**Brief:**
From the first line of the entries through the line containing "category: zebramountain", output everything exactly except the pictures.

**Data to use:**

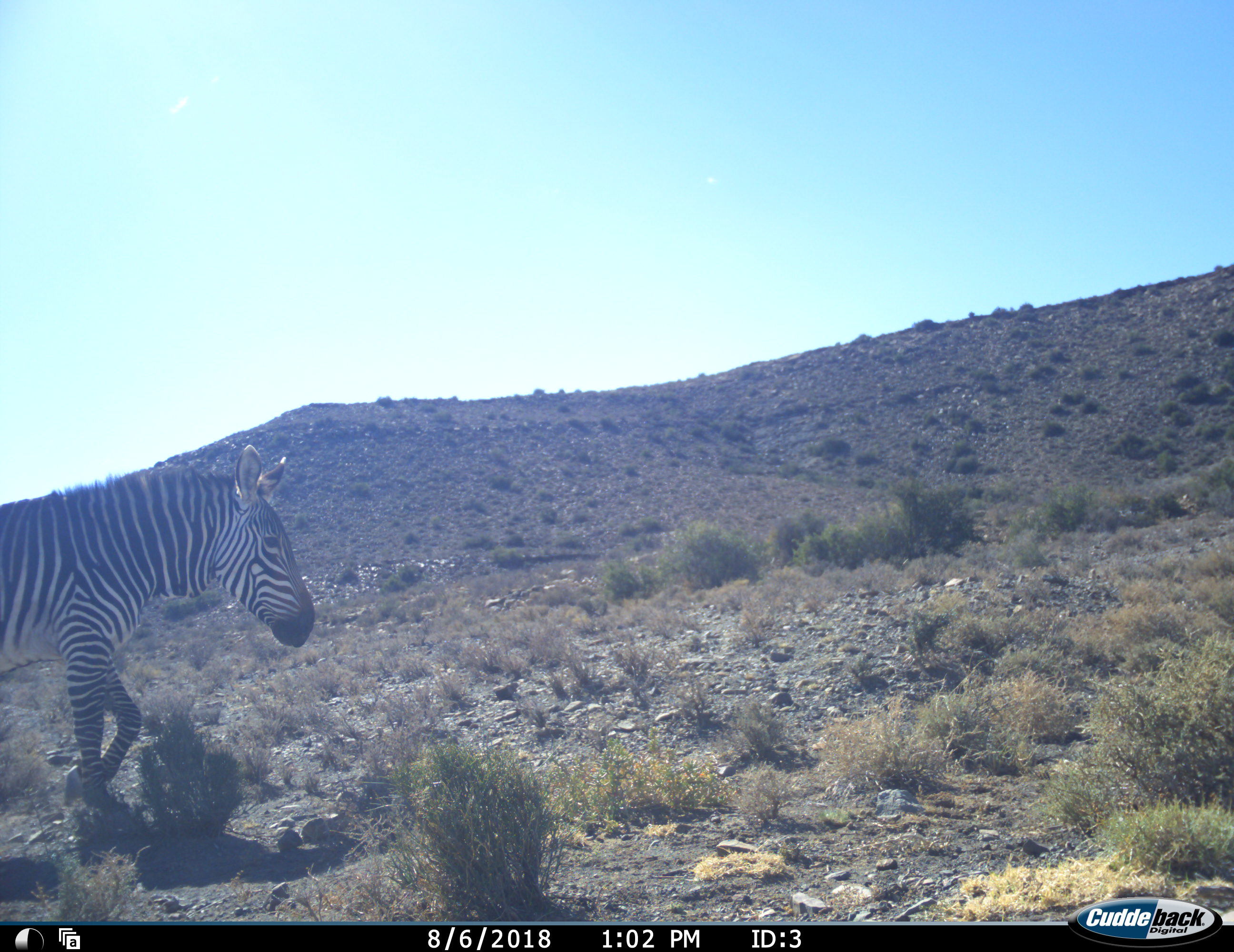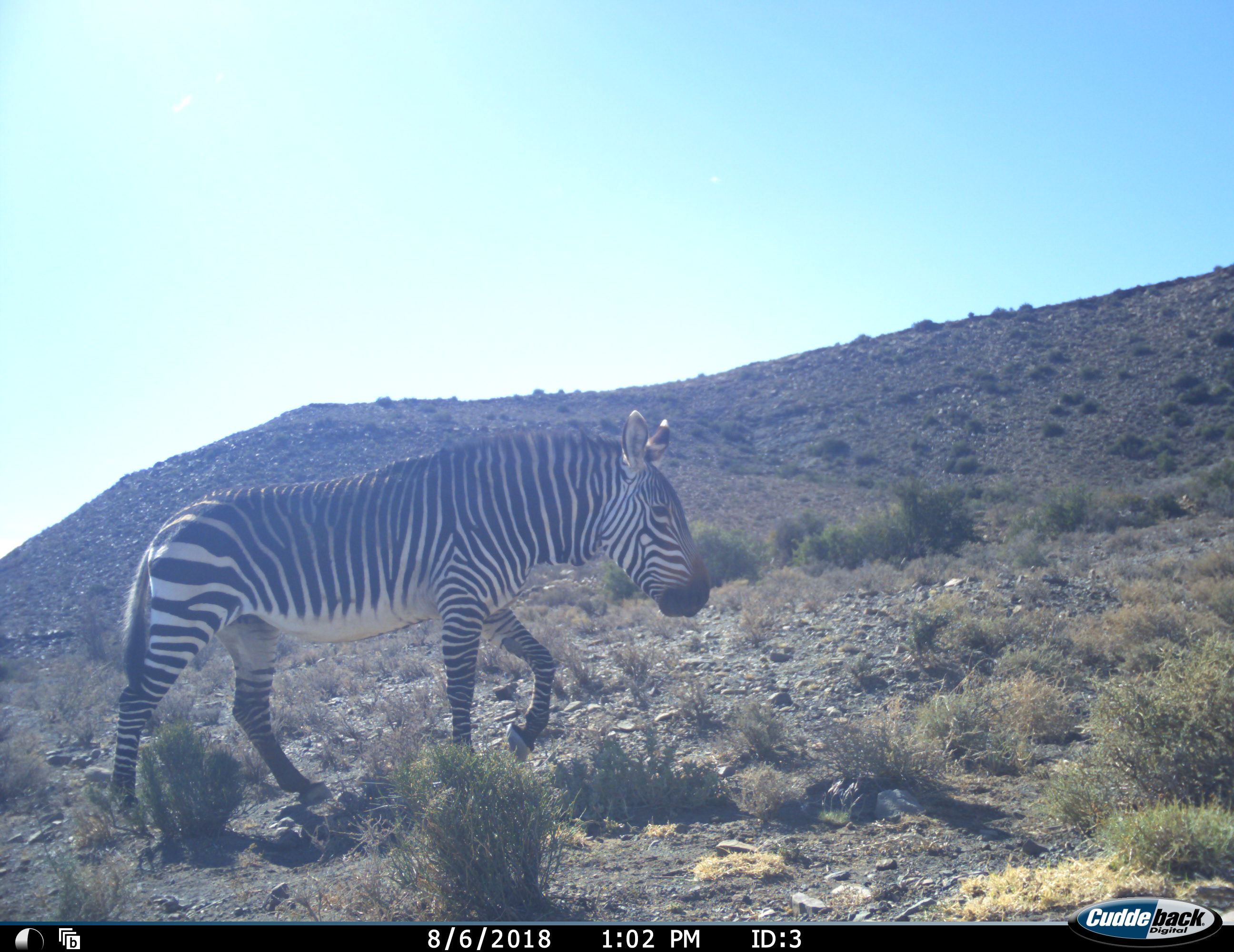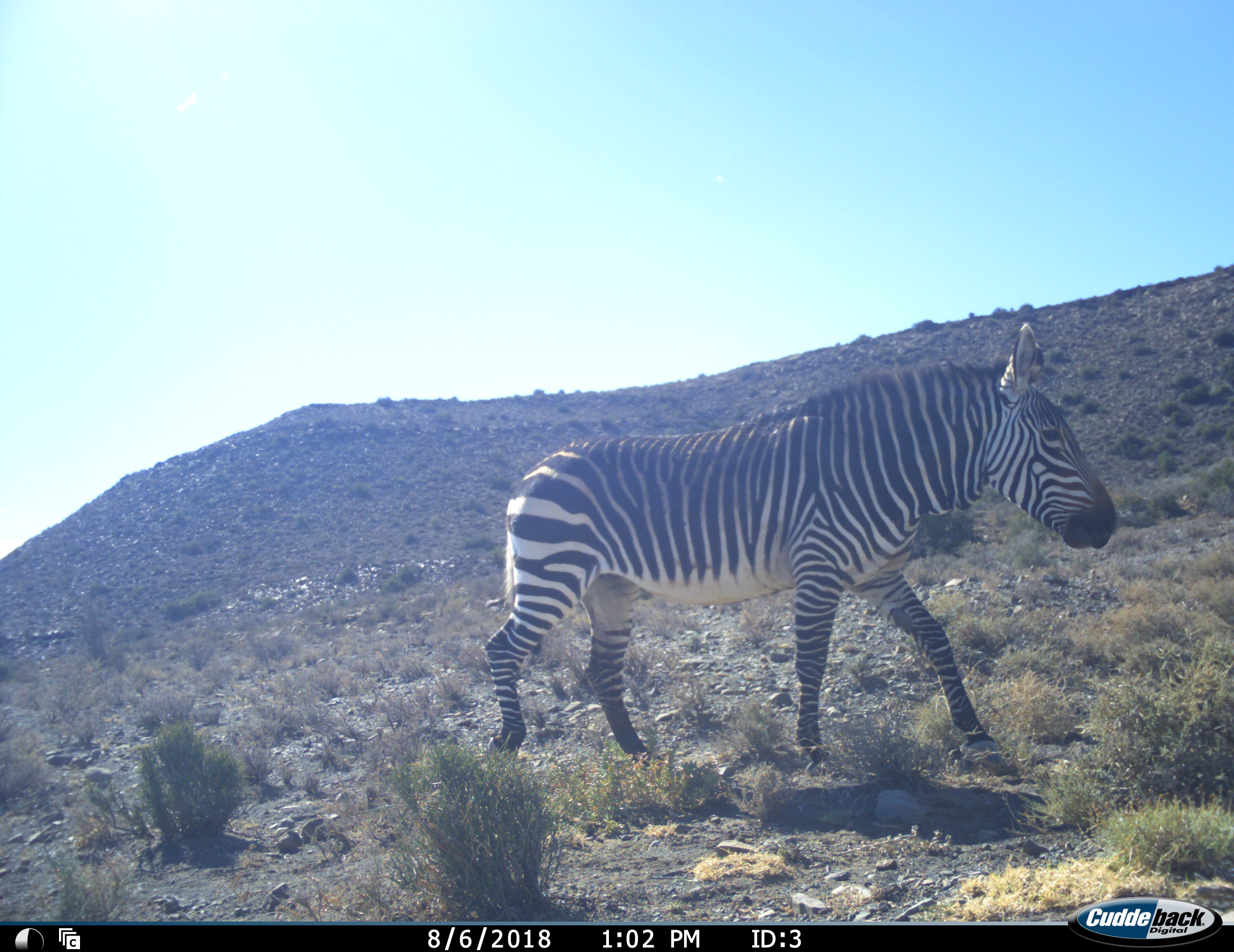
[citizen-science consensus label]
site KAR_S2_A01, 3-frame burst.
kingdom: Animalia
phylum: Chordata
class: Mammalia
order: Perissodactyla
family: Equidae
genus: Equus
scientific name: Equus zebra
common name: mountain zebra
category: zebramountain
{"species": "zebramountain (mountain zebra) (Equus zebra)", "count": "1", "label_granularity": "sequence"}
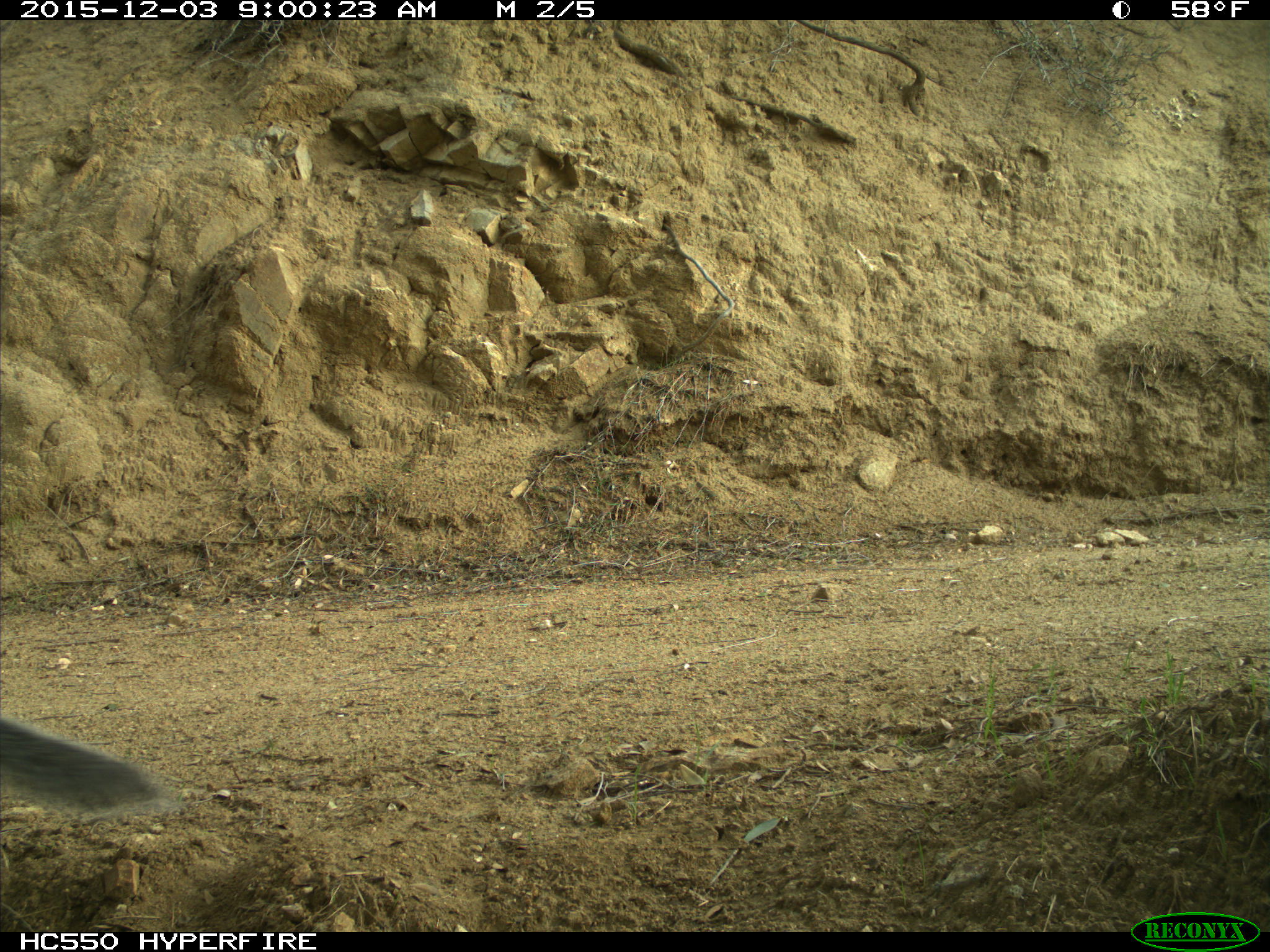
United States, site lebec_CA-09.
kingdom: Animalia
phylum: Chordata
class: Mammalia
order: Rodentia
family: Sciuridae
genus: Sciurus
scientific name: Sciurus carolinensis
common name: eastern gray squirrel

**Exercise solution:**
[citizen-science consensus label]
site KAR_S2_A01, 3-frame burst.
kingdom: Animalia
phylum: Chordata
class: Mammalia
order: Perissodactyla
family: Equidae
genus: Equus
scientific name: Equus zebra
common name: mountain zebra
category: zebramountain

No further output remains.